Mixers Carried A Cubic Yard
Early truck mixers could each carry only one cubic yard of concrete apiece, although over the years capacity gradually increased to three yards per truck. (Compare this to 10 to 12 yards per truck today.) Revolving drum agitator units were introduced for truck mixers. In Seattle, the first horizontal drum truck mixer — the Paris Transit Mixer — debuted in 1927, and became popular across the country.
At the same time, manufacturers were rapidly improving concrete production equipment. In 1927, the Erie Steel Construction Company of Erie, PA, developed the Aggremeter hopper which weighed and measured concrete ingredients by volume.
In 1928, Kuhlman Corporation purchased its first mixer trucks—two Barrymore concrete mixers mounted on White truck chassis. The cost was $8,391 per unit.
In 1930, horizontal-axis revolving-drum mixer trucks — similar to today’s concrete mixers — were introduced by three American manufacturers. Despite the Depression, the ready-mix concrete industry took off and the National Ready Mixed Concrete Association was formed that year. By 1941, more than 700 ready-mix plants were in operation in 442 U.S. communities. Ten years later, there were an estimated 1,700 ready mix plants in over 1,300 towns and cities.
Advancements Continue
This period also brought incredible advancements to the concrete industry in the form of automatic features; electrical, air and hydraulic controls; high-discharge equipment; materials measurement and handling; plus scale operations. High-strength concretes also were being developed, in addition to heated concrete.

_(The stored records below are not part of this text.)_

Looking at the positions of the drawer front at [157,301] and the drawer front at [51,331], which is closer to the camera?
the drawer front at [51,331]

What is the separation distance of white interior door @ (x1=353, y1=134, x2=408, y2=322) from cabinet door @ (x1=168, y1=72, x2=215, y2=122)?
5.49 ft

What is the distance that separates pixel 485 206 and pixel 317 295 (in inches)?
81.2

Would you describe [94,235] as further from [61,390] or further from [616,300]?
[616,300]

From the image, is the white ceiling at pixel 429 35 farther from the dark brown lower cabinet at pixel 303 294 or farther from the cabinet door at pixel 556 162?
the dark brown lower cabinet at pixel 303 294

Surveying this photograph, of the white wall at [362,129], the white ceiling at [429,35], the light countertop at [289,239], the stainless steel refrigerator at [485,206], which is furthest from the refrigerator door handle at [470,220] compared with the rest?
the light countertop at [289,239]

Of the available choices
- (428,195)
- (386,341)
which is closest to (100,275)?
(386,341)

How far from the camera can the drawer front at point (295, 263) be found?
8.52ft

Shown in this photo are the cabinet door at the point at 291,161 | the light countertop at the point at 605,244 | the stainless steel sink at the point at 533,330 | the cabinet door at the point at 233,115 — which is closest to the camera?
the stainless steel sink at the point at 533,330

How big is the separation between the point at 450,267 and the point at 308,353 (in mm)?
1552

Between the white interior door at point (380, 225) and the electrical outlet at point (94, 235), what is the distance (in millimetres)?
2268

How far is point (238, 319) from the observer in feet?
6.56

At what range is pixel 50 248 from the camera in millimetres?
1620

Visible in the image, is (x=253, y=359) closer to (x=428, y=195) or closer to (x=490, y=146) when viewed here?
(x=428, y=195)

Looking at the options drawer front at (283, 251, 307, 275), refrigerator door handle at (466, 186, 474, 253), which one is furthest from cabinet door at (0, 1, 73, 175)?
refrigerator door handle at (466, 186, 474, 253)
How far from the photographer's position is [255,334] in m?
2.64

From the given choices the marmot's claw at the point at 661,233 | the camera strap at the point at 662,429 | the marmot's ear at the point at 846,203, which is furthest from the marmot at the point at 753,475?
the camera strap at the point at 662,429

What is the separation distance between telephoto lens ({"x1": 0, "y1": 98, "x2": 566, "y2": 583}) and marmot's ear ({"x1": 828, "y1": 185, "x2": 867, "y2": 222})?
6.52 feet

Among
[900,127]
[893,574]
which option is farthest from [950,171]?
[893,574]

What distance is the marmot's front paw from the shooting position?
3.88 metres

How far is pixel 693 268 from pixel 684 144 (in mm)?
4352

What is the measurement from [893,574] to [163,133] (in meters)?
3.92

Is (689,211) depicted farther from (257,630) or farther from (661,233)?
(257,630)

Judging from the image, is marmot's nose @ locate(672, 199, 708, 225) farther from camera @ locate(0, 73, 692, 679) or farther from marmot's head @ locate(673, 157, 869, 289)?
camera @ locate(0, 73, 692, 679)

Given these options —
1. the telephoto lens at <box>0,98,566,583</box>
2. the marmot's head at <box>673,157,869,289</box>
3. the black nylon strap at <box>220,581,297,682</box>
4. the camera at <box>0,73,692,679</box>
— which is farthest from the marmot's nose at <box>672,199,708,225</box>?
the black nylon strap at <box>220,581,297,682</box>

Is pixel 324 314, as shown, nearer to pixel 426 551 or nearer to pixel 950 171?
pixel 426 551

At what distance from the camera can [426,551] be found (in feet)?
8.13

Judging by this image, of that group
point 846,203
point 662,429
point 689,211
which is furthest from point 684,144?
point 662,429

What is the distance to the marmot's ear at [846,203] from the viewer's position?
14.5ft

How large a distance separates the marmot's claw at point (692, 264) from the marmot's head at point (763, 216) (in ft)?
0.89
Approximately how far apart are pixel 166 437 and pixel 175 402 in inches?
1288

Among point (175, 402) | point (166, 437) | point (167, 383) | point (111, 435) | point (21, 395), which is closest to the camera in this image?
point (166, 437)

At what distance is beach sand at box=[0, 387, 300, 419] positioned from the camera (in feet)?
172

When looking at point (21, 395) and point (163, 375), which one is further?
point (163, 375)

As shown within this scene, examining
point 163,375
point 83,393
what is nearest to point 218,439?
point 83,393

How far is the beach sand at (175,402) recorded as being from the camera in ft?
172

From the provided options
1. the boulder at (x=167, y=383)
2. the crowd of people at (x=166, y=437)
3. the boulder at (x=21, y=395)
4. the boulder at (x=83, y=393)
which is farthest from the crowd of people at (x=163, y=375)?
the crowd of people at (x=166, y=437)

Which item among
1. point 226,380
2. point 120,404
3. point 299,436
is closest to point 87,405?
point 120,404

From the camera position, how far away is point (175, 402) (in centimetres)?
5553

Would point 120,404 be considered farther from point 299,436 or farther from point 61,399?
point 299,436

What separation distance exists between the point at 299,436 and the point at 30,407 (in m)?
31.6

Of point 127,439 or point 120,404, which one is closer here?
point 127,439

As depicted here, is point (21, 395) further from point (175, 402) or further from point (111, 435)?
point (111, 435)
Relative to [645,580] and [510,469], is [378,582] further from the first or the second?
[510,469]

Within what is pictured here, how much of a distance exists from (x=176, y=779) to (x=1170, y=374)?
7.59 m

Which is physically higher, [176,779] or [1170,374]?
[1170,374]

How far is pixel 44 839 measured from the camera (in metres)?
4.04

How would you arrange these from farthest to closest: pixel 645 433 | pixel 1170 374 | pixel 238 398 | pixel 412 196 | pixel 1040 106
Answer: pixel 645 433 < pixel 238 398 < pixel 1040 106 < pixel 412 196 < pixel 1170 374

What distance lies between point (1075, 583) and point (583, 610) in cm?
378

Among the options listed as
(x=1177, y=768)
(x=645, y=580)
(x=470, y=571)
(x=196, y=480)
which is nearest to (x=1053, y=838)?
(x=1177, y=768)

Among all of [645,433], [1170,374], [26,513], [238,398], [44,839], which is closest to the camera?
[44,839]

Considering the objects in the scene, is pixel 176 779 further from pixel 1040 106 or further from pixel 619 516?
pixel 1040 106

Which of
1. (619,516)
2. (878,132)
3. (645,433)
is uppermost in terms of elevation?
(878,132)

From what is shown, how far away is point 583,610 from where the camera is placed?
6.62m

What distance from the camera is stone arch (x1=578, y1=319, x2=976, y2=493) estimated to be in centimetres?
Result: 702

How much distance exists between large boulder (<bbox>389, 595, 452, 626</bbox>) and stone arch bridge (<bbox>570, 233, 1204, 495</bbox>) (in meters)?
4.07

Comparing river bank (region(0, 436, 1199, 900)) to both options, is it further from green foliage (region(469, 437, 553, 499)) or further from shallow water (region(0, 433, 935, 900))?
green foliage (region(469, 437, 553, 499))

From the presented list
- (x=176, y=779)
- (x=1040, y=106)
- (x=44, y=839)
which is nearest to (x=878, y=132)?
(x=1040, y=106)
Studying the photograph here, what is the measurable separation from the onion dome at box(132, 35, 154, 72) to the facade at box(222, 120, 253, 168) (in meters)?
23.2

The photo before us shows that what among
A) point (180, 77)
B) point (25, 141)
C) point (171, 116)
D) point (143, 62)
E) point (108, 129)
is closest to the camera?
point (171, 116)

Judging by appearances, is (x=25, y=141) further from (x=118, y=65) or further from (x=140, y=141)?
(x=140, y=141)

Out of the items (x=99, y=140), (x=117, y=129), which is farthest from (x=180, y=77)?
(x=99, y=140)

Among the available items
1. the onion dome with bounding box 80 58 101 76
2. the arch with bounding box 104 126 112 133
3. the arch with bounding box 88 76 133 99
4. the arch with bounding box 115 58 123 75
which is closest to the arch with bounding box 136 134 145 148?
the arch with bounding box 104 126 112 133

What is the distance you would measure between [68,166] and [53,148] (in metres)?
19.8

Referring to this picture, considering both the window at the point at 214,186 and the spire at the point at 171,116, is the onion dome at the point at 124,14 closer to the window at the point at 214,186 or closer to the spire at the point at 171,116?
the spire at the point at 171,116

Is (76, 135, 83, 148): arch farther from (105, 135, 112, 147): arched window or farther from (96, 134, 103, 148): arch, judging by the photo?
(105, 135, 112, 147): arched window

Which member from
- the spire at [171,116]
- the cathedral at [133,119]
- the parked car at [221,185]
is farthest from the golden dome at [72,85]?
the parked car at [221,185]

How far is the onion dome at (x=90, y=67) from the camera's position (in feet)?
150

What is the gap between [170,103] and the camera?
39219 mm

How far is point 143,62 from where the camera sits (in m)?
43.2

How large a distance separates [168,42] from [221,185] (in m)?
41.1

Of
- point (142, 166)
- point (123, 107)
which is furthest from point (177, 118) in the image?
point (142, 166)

Rapid developments have continued. Today, Kuhlman Corporation and other major concrete producers make a science out of developing just the right concrete for a particular job. They have concrete laboratories, certified quality assurance specialists, a wide range of admixtures to chose from depending upon the job’s requirements, plus the latest in computerized batching and dispatching equipment.